I'm evaluating a couple of products for a larger project at work. The project will use at some point some kind of distributed storage, which may possibly be filled by the "ceph" project. Although it is experimental, there are a good couple of features that work already. For these evaluations, I've looked at some other work that has been done in this area. Most notably of course is the work that Google has done (GFS, Chubby, Percolator and BigTable). Some of the concepts described there are also implemented in Ceph, most specifically the Paxos algorithm for reliable replication.

Distributed storage is great for anything you'd like to query and which should be available 3-4 seconds after the data is "created" (although it's very likely created earlier). Distributed storage though is not a very good basis for broadcasting/multicasting/unicasting data as fast as possible after it was produced, because clients end up polling the file system for changes. For efficiency's sake and your own sanity, it is then better to use some kind of message queue. Two main architectures here: "bus" and "broker". The bus is basically a local subnet broadcast, where everything attached to the bus will have to parse messages and discard them if there is no interest. The broker(s) can be configured to receive messages from producers and route them through some broker network, reducing the number of times messages are copied and thus get re-transmitted through a separate link. Buses are useful only if you want all servers to know about the data, or the majority of them. Brokers are useful if you have geographically dispersed locations, want full control on how data is retransmitted, etc... Some brokers can also act more like "hubs", if you follow the "pubsubhubbub" project.

Sidenote: if you can avoid 'realtime' and mq altogether and do it through some file system, I'd recommend it. The concepts are simpler, it's easier to deal with faults and should you need any group locks, then the file system, even the distributed one called ceph, will be able to provide that for you. A mq puts the onus on the client for data caching, storing, reordering and all that. So file-based applications are always easier to write (at least from the client perspective :).

A quite complete evaluation of message queues was made by SecondLife. Note what is said about "AMQP". I believe that standards should evolve from things that work and not the other way around. For more information, check out:

http://bhavin.directi.com/selecting-a-message-queue-amqp-or-zeromq/

http://www.imatix.com/articles:whats-wrong-with-amqp

I've downloaded 0MQ and decided to give it a spin. The first thing I did was visit the IRC channel on a saturday and there were 50 people in there. That's usually a very good sign it's quite popular. There's a good chance that 0MQ is getting some serious attention soon. It may not be the absolute topper in performance speed, but it may be best if you're looking for flexible solutions, prototyping and esxperimentation. Having said that, if you're not running a super-duper high-performance site that needs to squeeze all the juice of your CPU's and NIC's, ZeroMQ will do just very fine for you, no problems whatsoever.

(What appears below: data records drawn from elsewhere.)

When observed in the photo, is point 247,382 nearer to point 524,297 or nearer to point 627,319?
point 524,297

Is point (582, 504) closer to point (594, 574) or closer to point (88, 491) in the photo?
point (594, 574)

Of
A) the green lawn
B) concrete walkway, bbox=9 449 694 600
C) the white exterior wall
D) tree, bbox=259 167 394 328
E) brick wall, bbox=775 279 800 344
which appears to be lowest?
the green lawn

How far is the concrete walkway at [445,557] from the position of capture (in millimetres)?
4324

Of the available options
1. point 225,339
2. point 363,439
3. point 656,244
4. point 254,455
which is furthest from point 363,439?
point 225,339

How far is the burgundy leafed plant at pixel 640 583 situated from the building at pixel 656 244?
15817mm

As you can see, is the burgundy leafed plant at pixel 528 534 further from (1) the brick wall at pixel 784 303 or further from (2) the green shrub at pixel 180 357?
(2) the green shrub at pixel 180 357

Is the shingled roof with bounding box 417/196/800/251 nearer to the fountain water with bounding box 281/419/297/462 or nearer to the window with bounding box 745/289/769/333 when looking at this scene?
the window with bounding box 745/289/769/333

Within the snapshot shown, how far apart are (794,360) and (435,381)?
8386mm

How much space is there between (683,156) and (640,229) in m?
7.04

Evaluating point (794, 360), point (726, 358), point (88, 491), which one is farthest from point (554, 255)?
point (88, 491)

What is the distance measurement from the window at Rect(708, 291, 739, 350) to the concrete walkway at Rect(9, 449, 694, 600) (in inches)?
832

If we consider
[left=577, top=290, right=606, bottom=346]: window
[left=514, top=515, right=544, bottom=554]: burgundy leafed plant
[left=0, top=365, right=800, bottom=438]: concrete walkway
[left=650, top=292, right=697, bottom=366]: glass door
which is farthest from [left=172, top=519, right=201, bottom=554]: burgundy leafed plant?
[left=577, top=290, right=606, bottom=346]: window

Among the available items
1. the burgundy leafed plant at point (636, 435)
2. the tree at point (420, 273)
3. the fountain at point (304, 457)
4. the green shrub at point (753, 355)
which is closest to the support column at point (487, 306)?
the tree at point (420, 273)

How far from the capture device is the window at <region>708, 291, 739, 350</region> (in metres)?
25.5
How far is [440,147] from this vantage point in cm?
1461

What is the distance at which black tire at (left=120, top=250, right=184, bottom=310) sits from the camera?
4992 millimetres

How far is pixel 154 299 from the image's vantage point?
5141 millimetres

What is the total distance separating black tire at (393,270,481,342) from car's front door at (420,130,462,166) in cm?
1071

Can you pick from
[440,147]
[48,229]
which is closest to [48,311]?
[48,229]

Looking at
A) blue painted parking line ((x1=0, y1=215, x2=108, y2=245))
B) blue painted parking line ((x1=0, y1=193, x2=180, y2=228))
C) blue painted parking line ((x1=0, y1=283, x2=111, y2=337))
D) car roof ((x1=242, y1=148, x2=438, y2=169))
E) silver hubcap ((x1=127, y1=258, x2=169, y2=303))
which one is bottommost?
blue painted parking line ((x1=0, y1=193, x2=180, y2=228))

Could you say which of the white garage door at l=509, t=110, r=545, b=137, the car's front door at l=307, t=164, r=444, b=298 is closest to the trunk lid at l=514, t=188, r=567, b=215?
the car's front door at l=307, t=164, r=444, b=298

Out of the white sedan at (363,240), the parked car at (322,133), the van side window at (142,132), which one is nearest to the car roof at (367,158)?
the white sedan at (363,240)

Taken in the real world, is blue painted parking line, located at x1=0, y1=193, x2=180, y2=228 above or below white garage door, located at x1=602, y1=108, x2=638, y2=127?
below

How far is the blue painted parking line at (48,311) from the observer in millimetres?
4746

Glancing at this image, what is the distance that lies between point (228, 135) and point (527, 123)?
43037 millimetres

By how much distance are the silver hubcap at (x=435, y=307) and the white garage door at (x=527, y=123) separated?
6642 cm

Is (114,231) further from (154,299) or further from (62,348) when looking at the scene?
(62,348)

To set the expectations right... it's a bit more of a library for internetworking your applications together using multicast/tcp/ipc protocols, but that's already a big gain if there's a library that does that for you. This is typically a layer where many developers think they want something special, but ends up being the same requirement like everybody else's. Relying on a 3rd party lib that's widely used everywhere, and thus tested, is a very good decision. The only thing you end up doing is writing the application or service specific implementation and the message marshalling stuff. The library does the rest.

For anyone doing Enterprise messaging, 0MQ won't give you much yet. There are no tools to replay messages, retrieve them from error logs and what have you (or development tools). You may need something like OpenAMQ instead or RabbitMQ. To be honest, you do not necessarily need anything more complicated other than 0MQ if you develop everything in house.

Many services nowadays use XML/XSD to specify message formats. My main gripe with XML is that for too many people, it's about dealing with format instead of function. The issues with namespaces and all these other things make XML a really big beast to handle. Read _message matching_ to get some ideas where this will go wrong. Delayed brokers eventually slow down your entire business, make brokers unreliable, cause delays in some transactions that need to go fast, or negatively impact other processes that run on the same machine, requiring you to set up 2 brokers with double the probability something goes wrong... etc... Better get rid of it, move on and separate 'meaning' from 'transmission' and then verify things later. No need to encapsulate each message with the entire ontology each time a message is sent. I have a couple of interesting ideas in this respect that I'll share later as a research publication perhaps.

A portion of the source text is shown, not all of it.